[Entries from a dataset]
========================================================================

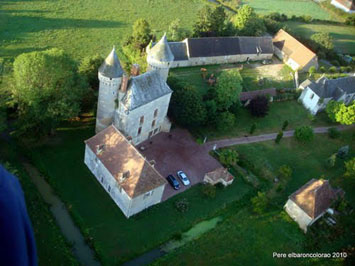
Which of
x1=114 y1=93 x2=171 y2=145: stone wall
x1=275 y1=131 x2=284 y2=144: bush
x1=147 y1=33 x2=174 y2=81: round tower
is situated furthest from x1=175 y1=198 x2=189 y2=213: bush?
x1=275 y1=131 x2=284 y2=144: bush

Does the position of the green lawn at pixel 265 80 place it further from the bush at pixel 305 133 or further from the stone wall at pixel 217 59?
the bush at pixel 305 133

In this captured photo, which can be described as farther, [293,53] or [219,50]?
[293,53]

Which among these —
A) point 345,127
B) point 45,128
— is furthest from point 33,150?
point 345,127

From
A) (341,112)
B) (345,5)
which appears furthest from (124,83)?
(345,5)

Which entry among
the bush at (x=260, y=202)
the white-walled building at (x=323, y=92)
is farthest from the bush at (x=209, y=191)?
the white-walled building at (x=323, y=92)

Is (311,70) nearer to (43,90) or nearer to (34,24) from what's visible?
(43,90)

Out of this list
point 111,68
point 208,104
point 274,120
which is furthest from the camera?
point 274,120

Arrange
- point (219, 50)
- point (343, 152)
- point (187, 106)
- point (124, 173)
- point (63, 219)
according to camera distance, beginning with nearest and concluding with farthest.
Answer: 1. point (124, 173)
2. point (63, 219)
3. point (187, 106)
4. point (343, 152)
5. point (219, 50)
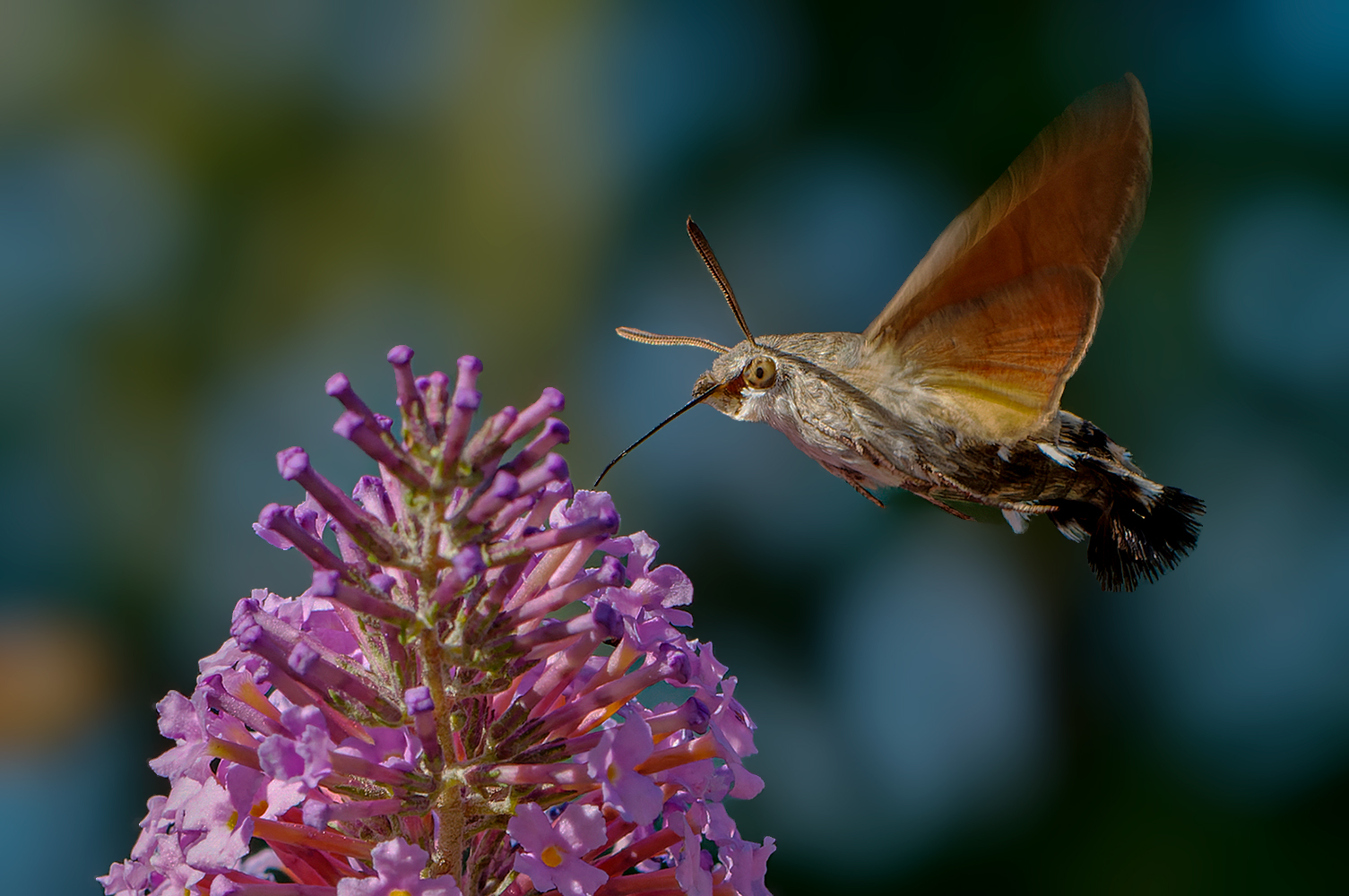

========================================================================

__Work instructions__.
Present the lines from the one containing "In this captured" through the end of the entries as a numbered list, omitting blank lines and leaving out the pictures.

__The completed task__.
1. In this captured photo, which can be described as farther, [293,53] or [219,50]?
2. [293,53]
3. Which among these —
4. A) point 345,127
5. B) point 45,128
6. — is furthest from point 33,150?
7. point 345,127
8. From
9. A) (341,112)
10. B) (345,5)
11. which appears furthest from (124,83)?
12. (345,5)
13. Which entry among
14. the bush at (x=260, y=202)
15. the white-walled building at (x=323, y=92)
16. is farthest from the bush at (x=209, y=191)?
17. the white-walled building at (x=323, y=92)
18. Is (311,70) nearer to (43,90) or nearer to (34,24) from what's visible?
19. (43,90)
20. Out of this list
21. point 111,68
22. point 208,104
23. point 274,120
24. which is furthest from the camera?
25. point 274,120
26. Arrange
27. - point (219, 50)
28. - point (343, 152)
29. - point (187, 106)
30. - point (124, 173)
31. - point (63, 219)
32. according to camera distance, beginning with nearest and concluding with farthest.
33. Answer: 1. point (124, 173)
34. 2. point (63, 219)
35. 3. point (187, 106)
36. 4. point (343, 152)
37. 5. point (219, 50)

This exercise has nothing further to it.